Bir Yıl Biter, Bir Yenisi Gelirken…
İster gök cisimlerinin büyük patlamadan beri kim bilir kaçıncı kez tekrarladığı, kim bilir daha kaç kez tekrarlayacağı kavuşumlar, kesişimler, itmeler ve çekmelerin muştuladığı yeni bir musibetler çağının öngünü addedelim, ister Tanrının kulağımızı bükmesi kabul edelim. İster peş peşe sıralayalım beylik lafları, “İnsan doğanın virüsüdür,” diyelim söz gelişi –haksız da sayılmayalım üstelik. İster Mars’a daha bir alıcı gözle bakalım.
İster kabul edelim ister mahirane bahaneler üretelim, insan türünün de büyük ölçüde onun yüzünden başka nice türün de hâli pürmelâli ortada.
Hâlen göremiyorsak, kibirden, hırstan kan bürümüş gözlerimizi dinlendirip, belki güzel bir uyku çekip bir kez daha bakalım.
Ve artık daha fazla kandırmayalım kendimizi. Doğaya hükmetme aymazlığına da oturduğumuz yerden karalar bağlayıp dünyaya ağıt yakma işine de bir son verelim artık. Bu usul, bu sakin, bu heybetli, bu debdebeli, bu kaotik yeryüzü hep bir yolunu bulmuştur, yine bulur, buluyor şu saniye bile. Biz kendi derdimize yanalım.

Özcesi, hâlimiz malûm. Önümüzde iki yol uzuyor: Ya bu güzelim yeryüzünün, bu caaanım yaşam orkestrasının milyarlarca yıldır müthiş bir ahenkle söyleyegeldiği şarkıyı bet sesimizle berbat etmeye devam edecek ve korodan def(n)edileceğiz. Ya da kurdun, kuşun, böceğin yanında, ıhlamur ağacının, kayın ağacının, sedir ağacının berisinde, ılık esen sabah yelinde, çağlayan derelerde, otlaklarda biten çiy tanelerinde arayacak, bulacağız özümüzü.

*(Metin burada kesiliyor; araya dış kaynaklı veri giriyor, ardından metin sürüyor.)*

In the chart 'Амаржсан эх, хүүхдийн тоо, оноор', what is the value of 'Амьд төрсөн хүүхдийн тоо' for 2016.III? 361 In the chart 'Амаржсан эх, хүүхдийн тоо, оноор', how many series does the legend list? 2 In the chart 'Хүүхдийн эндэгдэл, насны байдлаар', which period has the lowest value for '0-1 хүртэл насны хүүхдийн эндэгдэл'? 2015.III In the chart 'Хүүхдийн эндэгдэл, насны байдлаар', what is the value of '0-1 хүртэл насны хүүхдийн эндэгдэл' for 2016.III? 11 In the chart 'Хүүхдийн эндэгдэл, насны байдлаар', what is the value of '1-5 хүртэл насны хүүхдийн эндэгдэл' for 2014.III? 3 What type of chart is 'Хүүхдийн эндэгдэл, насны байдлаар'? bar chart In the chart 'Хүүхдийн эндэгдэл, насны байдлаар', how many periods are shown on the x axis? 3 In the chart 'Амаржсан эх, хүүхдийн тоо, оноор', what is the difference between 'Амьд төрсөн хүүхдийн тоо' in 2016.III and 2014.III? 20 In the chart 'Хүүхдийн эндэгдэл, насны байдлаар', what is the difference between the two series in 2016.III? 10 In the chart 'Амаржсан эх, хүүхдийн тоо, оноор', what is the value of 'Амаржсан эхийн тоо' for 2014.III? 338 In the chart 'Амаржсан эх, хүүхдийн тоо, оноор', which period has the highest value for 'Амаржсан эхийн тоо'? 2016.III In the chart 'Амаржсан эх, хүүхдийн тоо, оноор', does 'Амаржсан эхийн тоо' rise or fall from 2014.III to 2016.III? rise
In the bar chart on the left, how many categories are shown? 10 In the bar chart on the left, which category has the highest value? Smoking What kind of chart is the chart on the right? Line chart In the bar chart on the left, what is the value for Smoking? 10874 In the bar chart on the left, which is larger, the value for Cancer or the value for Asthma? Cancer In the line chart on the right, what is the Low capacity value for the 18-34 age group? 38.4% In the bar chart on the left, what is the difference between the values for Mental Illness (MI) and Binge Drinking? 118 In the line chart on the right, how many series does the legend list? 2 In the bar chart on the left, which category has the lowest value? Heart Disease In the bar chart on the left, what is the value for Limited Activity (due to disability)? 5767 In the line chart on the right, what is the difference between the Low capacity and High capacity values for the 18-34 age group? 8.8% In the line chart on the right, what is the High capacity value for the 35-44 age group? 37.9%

A7 Kitap olarak ikinci yoldan tarafız biz. Çayırlarda koşmaktan, ağaçlara tünemekten, kulaklarımızda uğuldayan otların hışırtısından tarafız. Ve kuşlar ötüşürken dallarda, Thoreau, söz temsili, yabanî elmalardan bahis açarsa hele bir de! Emerson dizlerinin üstüne çökmüş, hayranlıkla inceleyedursun bir yoncayı, Rousseau başı önde aşarsa yeşil tepeciği hele… Elbet çağırırız adını. Dalgın, şaşkın –eh, Rousseau bu– biraz da huysuz bir bakışla kaldırır başını. Buyur eder, bir bardak su, leziz yemişler ikram ederiz hürmetle.
Çayırlar engin, çayırlar alabildiğine yeşil olacak bu bahar yine. Ve eriyecek karları dağların. Sular taptaze, sular gürül gürül, sular eski, yeni patikalardan inecek düzlüklere. Hep birlikte içelim, hep birlikte yunalım, hep birlikte göverelim, “bu davet bizim.”